Rubella, a vaccine-preventable infection. This study examined the antibody status of 11 987 pregnant women during 2005–2009. Results showed a non-significant decrease in those with antibody levels of <4·0 IU/ml from 29/2312 (1·3%) in 2005 to 21/2447 (0·9%) in 2009 (χ2 for linear trend=0·279, P=0·56) but a significant increase in those with levels of <10 IU/ml from 88/2312 (3·8%) in 2005 to 124/2447 (5·1%) in 2009 (χ2 for linear trend=10·27, P=0·001). In women born before 1983 (pre-pubertal vaccination) the proportion of first pregnancies with titres <4 IU was 1·1% (21/2002) compared to 3·4% (69/2022) in those born after 1983 (χ2=25·176, P<0·0001) and 2·2% (44/2002) for titres <10 IU compared to 14·0% (282/2022) for those born after 1983 (χ2=171·43, P<0·0001). The potential impact of the increase is difficult to determine, requiring further monitoring. This paper discusses the effect of changing immunization programmes on rubella susceptibility in pregnant women.

Type
Original Papers
Copyright
Copyright © Cambridge University Press 2010

INTRODUCTION

Rubella is an infectious viral illness of childhood that can be so mild (or even asymptomatic) that most adults will be uncertain of their infection history. It can also be confused with other infections such as parvovirus B19. Prior to immunization programmes, rubella had a worldwide distribution occurring sporadically and epidemically in temperate climates, mostly in spring.
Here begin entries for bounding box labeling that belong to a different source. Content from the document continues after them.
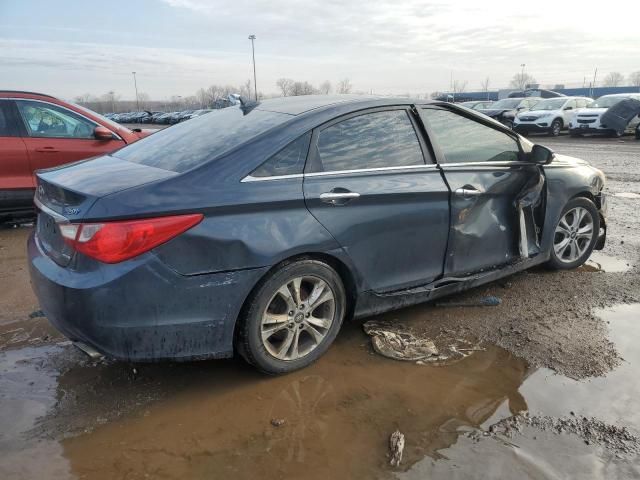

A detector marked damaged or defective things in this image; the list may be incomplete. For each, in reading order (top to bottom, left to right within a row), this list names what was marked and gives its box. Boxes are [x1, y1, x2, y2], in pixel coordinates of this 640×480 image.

damaged blue sedan [27, 95, 608, 374]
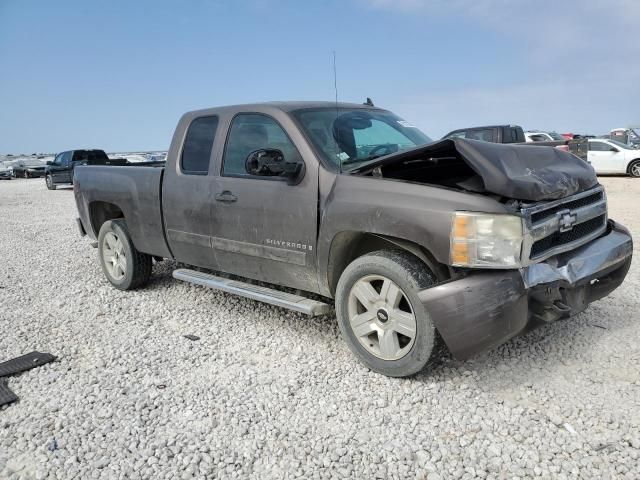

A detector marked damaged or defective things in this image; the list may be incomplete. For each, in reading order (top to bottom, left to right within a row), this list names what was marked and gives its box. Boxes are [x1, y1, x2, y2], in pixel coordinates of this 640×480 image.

damaged chevrolet silverado [72, 103, 632, 376]
crumpled hood [352, 138, 596, 202]
cracked headlight [450, 212, 524, 268]
broken front bumper [418, 219, 632, 358]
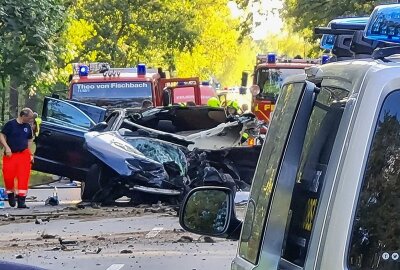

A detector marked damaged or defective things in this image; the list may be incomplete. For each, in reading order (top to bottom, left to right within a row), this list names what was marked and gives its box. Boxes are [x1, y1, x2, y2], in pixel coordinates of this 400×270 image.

wrecked black car [32, 97, 260, 202]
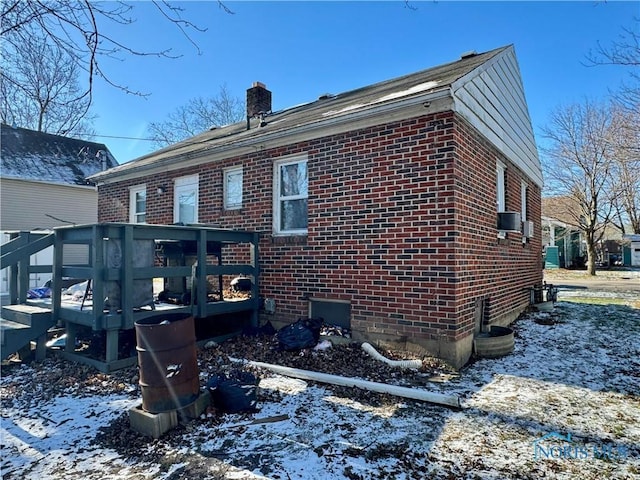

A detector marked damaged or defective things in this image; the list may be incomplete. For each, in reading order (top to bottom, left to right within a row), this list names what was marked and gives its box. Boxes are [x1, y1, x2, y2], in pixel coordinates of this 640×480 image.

rusty metal barrel [137, 312, 200, 412]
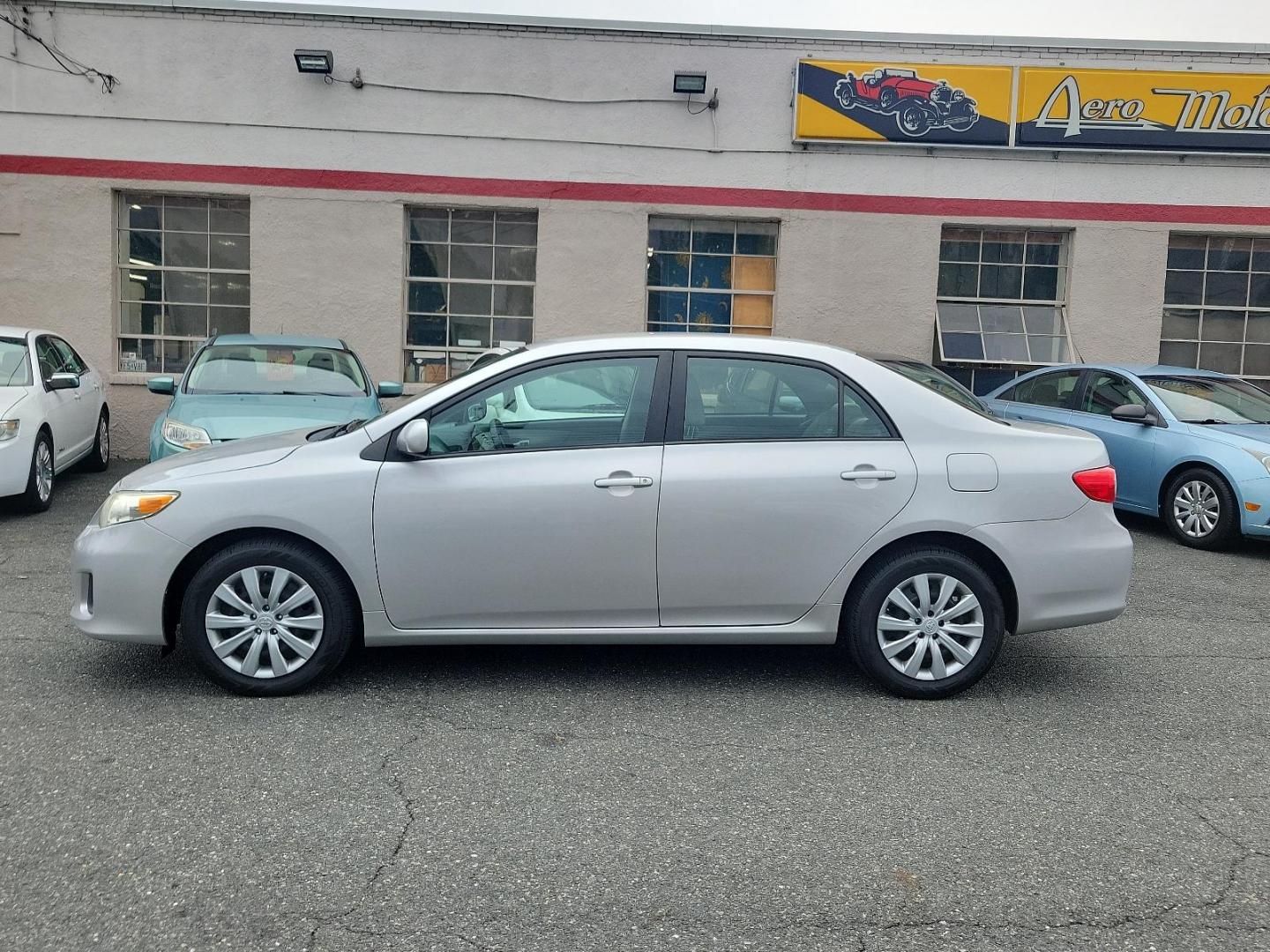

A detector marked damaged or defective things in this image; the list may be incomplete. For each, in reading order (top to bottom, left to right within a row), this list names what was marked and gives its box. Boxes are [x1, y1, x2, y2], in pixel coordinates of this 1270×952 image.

cracked asphalt [0, 462, 1263, 952]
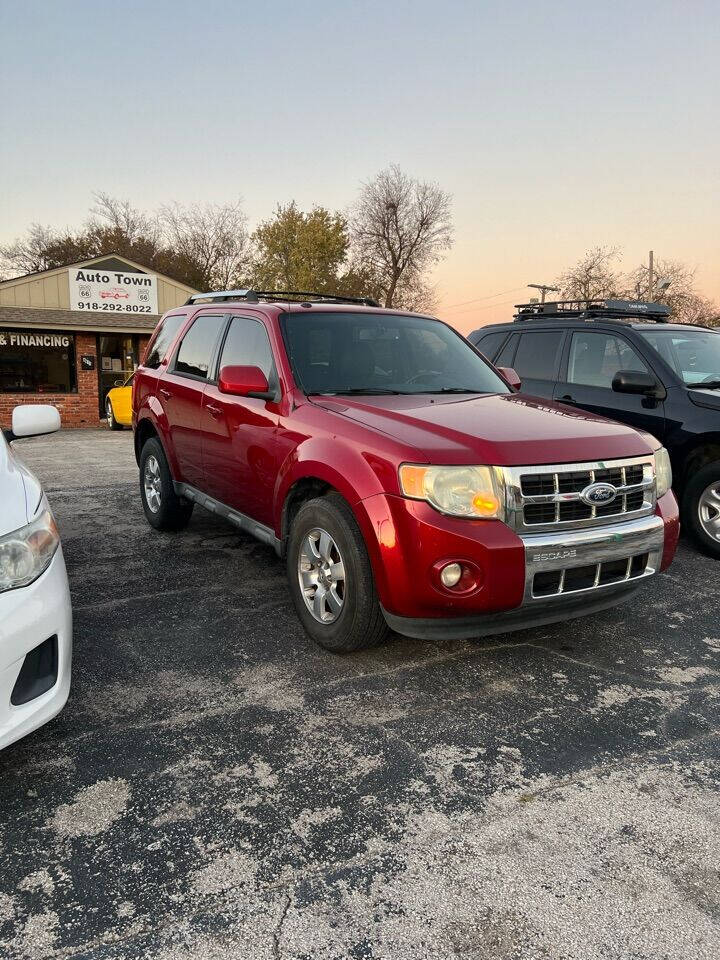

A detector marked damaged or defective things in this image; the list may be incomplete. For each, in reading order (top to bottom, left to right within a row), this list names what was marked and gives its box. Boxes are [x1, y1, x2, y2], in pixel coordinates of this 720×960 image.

cracked pavement [1, 432, 720, 956]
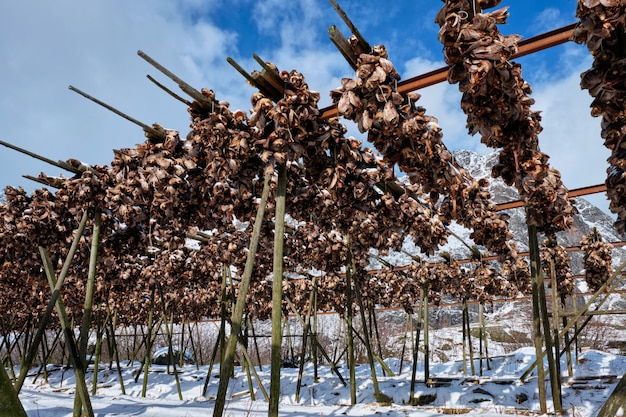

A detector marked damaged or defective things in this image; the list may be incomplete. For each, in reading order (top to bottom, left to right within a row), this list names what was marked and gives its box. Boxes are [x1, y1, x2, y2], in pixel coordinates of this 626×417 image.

Infection occurs most commonly in children and the resulting natural immunity is probably lifelong [Reference Lee and Bowden1]. In pregnant women, the risk of intrauterine transmission is up to 90% if infection occurs in early pregnancy (8–10 weeks' gestation), when the viraemia leads to placental infection and spread of the virus, which causes a chronic infection of the foetus leading to the development of congenital rubella syndrome (CRS) [2Reference Banatvala and Brown5].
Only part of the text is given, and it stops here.